**AIM**
Copy out word for word everything in the listing below, from the line containing "From the camera's location, what" down to the end of the listing.

**RAW RECORDS**
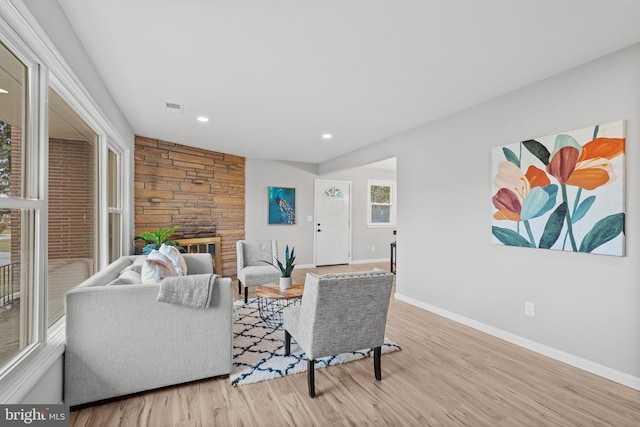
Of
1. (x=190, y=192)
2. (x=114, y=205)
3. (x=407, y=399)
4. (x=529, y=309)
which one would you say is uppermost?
(x=190, y=192)

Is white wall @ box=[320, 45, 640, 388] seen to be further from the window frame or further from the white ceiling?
the window frame

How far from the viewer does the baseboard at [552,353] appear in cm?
215

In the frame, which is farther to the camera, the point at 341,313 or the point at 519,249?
the point at 519,249

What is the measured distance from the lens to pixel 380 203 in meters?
7.45

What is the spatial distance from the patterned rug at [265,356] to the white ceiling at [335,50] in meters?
2.34

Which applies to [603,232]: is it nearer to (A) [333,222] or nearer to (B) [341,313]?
(B) [341,313]

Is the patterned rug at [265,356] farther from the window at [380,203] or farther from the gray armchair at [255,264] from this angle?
the window at [380,203]

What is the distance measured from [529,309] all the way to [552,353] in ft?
1.20

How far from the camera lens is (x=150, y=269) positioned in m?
2.42

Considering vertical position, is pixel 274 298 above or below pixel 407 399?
above

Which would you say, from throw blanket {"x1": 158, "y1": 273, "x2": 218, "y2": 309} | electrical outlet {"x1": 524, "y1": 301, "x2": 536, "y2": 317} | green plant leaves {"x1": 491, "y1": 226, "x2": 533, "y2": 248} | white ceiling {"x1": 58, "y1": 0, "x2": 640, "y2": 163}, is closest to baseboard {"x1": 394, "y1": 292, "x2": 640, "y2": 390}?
electrical outlet {"x1": 524, "y1": 301, "x2": 536, "y2": 317}

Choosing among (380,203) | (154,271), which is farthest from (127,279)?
(380,203)

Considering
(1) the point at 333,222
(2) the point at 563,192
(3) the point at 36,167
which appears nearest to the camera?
(3) the point at 36,167

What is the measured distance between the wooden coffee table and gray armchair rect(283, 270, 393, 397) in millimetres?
714
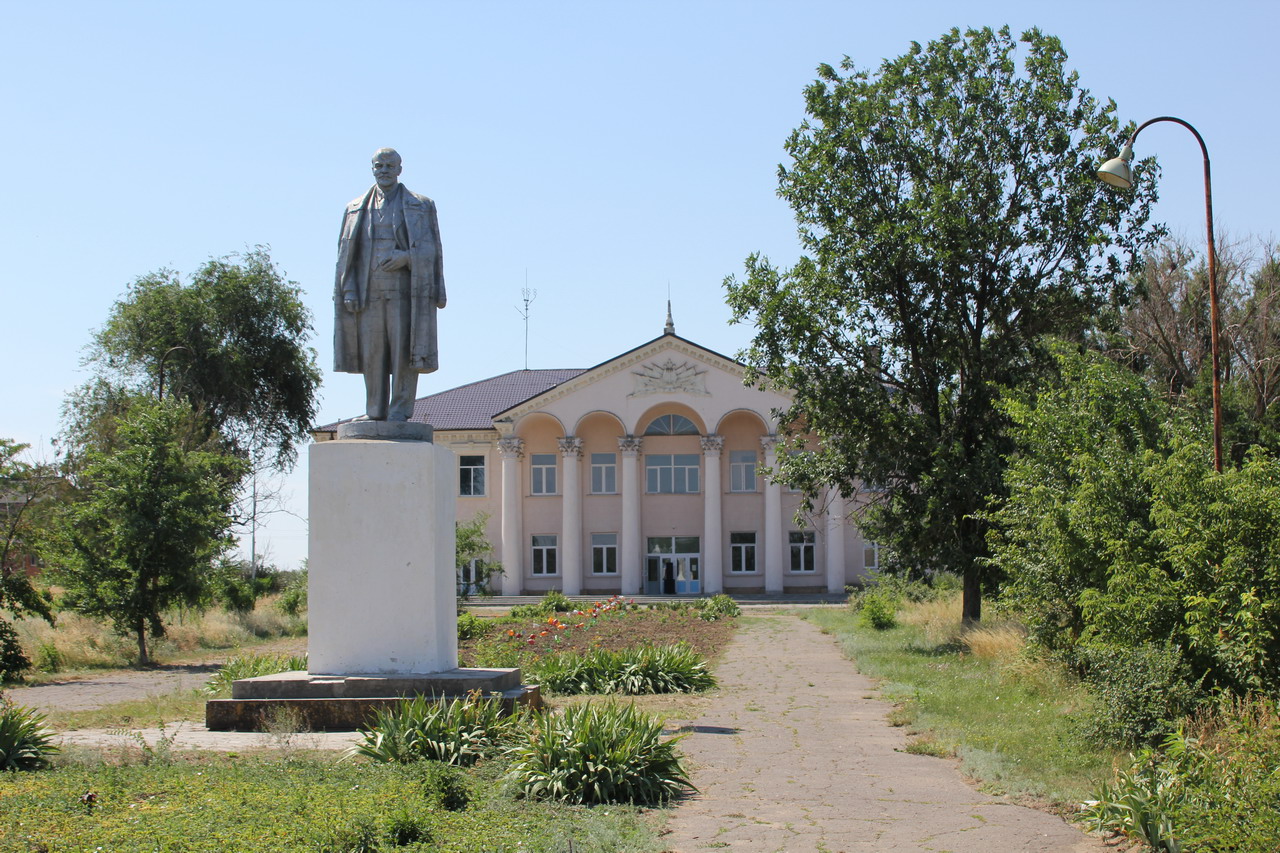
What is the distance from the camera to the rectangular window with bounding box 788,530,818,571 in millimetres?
53812

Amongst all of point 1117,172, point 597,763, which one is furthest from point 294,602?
point 597,763

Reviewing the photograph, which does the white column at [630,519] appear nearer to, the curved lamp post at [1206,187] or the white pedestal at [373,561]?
the curved lamp post at [1206,187]

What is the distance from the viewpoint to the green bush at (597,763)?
7738 mm

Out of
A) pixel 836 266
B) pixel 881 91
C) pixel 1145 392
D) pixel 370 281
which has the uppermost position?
pixel 881 91

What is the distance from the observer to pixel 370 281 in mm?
11609

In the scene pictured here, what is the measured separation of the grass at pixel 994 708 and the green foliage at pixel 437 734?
3762 mm

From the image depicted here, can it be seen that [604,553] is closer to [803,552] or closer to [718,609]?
[803,552]

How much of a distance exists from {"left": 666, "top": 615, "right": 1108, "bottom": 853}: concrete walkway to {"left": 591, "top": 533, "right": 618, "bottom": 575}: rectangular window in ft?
132

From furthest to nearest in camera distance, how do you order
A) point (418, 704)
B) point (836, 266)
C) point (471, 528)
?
point (471, 528), point (836, 266), point (418, 704)

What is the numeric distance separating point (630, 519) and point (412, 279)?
42.6 meters

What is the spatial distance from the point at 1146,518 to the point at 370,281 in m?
8.01

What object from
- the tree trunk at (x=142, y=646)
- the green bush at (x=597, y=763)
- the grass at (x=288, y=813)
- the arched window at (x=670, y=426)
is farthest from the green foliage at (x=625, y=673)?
the arched window at (x=670, y=426)

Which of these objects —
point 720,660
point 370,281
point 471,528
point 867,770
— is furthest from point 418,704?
point 471,528

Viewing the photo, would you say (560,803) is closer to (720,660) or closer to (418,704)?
(418,704)
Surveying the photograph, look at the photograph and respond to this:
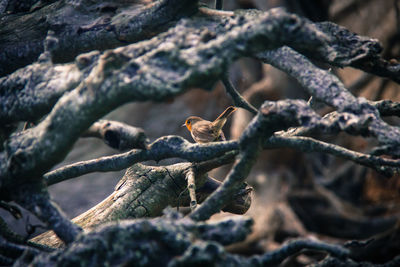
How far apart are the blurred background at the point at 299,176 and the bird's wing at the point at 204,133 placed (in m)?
3.50

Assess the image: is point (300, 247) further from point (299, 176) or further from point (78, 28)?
point (299, 176)

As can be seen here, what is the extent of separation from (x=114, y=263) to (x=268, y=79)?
5.63 m

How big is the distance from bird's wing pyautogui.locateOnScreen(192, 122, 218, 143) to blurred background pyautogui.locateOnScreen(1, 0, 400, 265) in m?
3.50

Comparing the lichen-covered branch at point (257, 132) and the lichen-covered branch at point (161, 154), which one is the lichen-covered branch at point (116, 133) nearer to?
the lichen-covered branch at point (161, 154)

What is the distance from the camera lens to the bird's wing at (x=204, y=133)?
285 cm

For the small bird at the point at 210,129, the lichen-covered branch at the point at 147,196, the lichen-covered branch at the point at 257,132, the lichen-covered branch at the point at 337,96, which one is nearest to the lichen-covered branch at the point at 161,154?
the lichen-covered branch at the point at 257,132

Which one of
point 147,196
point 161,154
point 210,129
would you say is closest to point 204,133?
point 210,129

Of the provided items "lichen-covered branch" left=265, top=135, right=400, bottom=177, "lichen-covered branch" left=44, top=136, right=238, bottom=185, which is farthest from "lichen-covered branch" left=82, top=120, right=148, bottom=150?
"lichen-covered branch" left=265, top=135, right=400, bottom=177

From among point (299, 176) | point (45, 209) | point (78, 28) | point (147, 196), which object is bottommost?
point (299, 176)

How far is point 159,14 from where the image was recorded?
1942mm

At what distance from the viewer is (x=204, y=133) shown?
288 centimetres

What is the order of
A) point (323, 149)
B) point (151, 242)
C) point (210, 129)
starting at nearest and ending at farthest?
point (151, 242)
point (323, 149)
point (210, 129)

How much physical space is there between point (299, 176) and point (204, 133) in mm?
4586

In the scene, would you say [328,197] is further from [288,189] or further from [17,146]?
[17,146]
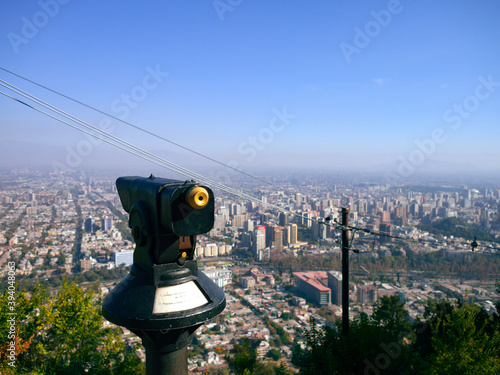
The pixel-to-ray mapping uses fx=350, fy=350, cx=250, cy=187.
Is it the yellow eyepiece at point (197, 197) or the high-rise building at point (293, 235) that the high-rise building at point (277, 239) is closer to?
the high-rise building at point (293, 235)

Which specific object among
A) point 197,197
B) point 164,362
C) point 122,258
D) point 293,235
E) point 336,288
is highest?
point 197,197

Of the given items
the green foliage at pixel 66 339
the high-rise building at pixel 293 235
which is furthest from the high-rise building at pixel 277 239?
the green foliage at pixel 66 339

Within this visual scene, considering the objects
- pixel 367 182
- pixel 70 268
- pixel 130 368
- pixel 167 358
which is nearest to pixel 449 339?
pixel 130 368

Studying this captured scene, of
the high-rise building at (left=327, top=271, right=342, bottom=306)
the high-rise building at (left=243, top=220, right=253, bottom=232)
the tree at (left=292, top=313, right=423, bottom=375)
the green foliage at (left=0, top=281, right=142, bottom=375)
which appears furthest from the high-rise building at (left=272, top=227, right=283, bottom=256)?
the tree at (left=292, top=313, right=423, bottom=375)

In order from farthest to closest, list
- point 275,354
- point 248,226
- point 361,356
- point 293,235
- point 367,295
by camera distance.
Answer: point 293,235 → point 248,226 → point 367,295 → point 275,354 → point 361,356

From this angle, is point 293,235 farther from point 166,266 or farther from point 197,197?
point 197,197

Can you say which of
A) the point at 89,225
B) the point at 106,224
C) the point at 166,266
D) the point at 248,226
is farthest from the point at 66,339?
the point at 248,226

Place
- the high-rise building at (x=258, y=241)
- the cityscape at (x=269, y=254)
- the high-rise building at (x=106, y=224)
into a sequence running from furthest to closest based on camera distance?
1. the high-rise building at (x=258, y=241)
2. the high-rise building at (x=106, y=224)
3. the cityscape at (x=269, y=254)
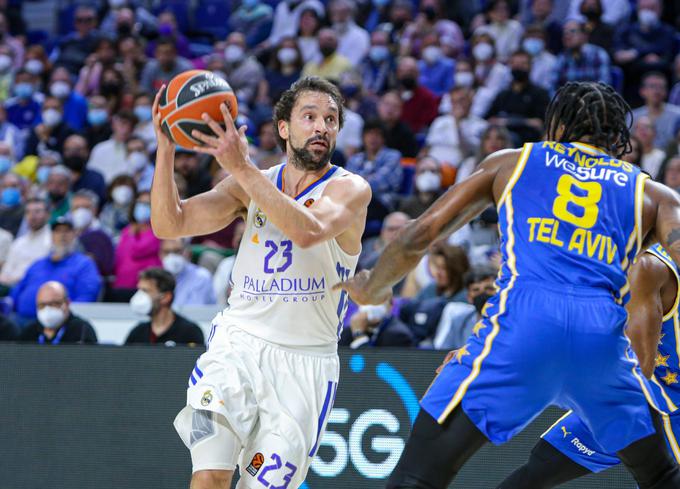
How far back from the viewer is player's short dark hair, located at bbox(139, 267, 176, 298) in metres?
8.65

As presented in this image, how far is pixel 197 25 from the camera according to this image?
1783cm

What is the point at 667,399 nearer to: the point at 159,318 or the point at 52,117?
the point at 159,318

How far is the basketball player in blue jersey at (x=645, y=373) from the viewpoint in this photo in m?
4.34

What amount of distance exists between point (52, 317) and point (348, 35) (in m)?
7.35

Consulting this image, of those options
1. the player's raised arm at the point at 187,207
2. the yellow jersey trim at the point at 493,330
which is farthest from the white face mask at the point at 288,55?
the yellow jersey trim at the point at 493,330

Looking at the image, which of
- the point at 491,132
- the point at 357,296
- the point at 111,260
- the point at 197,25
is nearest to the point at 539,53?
the point at 491,132

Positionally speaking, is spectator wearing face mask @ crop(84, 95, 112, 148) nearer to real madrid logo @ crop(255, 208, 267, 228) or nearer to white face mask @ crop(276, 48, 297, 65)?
white face mask @ crop(276, 48, 297, 65)

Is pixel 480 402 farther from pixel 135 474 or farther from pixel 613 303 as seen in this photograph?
pixel 135 474

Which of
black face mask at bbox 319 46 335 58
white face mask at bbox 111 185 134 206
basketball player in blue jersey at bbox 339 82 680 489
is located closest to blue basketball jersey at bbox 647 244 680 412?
basketball player in blue jersey at bbox 339 82 680 489

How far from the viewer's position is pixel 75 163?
1306cm

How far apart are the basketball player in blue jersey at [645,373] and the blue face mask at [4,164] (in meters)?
10.2

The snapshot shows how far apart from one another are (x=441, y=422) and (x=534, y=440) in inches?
108

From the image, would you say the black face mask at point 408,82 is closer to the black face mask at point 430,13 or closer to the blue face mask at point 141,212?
the black face mask at point 430,13

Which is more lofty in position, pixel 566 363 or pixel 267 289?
pixel 566 363
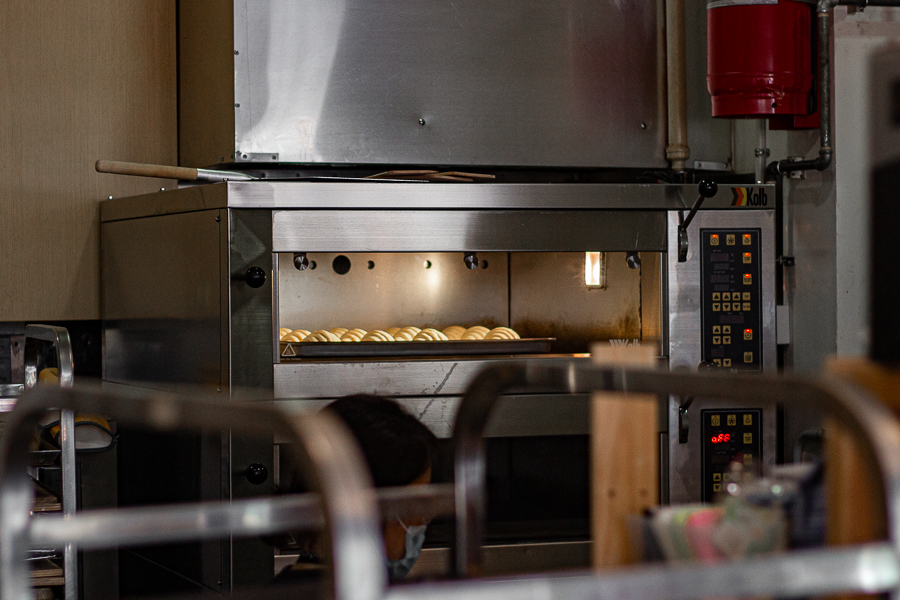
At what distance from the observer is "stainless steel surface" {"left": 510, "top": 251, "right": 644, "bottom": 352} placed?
2.26 m

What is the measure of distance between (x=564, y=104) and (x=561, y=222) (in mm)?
416

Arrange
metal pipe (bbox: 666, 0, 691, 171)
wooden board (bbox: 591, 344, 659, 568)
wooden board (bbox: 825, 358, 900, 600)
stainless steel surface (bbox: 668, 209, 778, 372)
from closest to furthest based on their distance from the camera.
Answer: wooden board (bbox: 825, 358, 900, 600) < wooden board (bbox: 591, 344, 659, 568) < stainless steel surface (bbox: 668, 209, 778, 372) < metal pipe (bbox: 666, 0, 691, 171)

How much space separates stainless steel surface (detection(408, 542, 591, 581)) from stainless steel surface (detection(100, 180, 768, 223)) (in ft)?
2.19

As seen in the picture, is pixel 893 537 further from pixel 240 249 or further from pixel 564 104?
pixel 564 104

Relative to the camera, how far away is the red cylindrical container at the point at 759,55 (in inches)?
86.0

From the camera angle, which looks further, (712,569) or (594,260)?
(594,260)

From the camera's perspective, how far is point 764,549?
79 cm

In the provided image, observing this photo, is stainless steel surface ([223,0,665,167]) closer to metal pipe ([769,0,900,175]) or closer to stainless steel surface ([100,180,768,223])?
stainless steel surface ([100,180,768,223])

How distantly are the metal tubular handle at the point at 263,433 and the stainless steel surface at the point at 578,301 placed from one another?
→ 1467 mm

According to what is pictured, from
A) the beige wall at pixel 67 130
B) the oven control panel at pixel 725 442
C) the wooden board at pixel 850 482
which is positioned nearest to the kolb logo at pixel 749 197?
the oven control panel at pixel 725 442

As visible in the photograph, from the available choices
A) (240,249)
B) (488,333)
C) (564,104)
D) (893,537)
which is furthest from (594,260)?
(893,537)

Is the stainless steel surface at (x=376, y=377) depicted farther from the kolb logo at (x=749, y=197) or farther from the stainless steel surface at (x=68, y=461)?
the kolb logo at (x=749, y=197)

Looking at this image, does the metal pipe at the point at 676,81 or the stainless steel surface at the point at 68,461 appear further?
the metal pipe at the point at 676,81

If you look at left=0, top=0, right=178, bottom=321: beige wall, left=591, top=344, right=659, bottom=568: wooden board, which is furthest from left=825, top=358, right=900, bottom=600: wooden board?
left=0, top=0, right=178, bottom=321: beige wall
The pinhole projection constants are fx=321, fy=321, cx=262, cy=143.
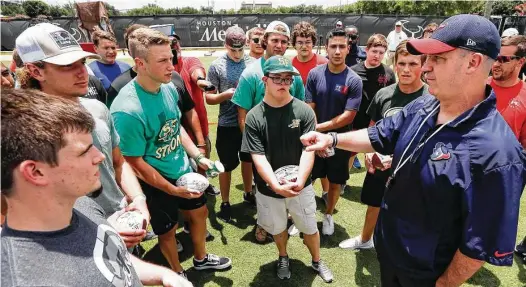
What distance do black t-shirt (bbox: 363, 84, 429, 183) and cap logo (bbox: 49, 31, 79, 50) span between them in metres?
2.92

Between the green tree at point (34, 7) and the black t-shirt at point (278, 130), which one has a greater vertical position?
the green tree at point (34, 7)

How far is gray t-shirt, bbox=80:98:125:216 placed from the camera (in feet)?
7.49

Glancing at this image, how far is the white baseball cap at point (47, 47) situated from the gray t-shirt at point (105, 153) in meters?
0.32

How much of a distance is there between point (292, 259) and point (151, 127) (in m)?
2.25

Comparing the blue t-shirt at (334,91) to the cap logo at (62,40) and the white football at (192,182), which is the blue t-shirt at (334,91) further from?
the cap logo at (62,40)

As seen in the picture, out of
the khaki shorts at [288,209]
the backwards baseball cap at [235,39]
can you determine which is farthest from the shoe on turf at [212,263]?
the backwards baseball cap at [235,39]

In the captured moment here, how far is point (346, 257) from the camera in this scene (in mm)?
3836

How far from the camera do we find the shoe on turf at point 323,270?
11.3 ft

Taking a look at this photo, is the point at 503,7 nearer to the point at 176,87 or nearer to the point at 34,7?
the point at 176,87

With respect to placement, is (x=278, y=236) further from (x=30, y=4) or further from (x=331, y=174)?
(x=30, y=4)

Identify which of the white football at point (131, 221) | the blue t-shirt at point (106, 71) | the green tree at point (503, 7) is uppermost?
the green tree at point (503, 7)

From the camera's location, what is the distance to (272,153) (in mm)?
3145

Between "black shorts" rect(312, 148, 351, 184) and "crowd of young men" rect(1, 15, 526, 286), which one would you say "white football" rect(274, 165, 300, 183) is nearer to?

**OUTPUT FOR THIS TASK**
From the camera's location, what is the distance to (272,153) (in mm)?
3145

Between "black shorts" rect(312, 148, 351, 184) and "crowd of young men" rect(1, 15, 526, 286), which one would you say "white football" rect(274, 165, 300, 183) is nearer to?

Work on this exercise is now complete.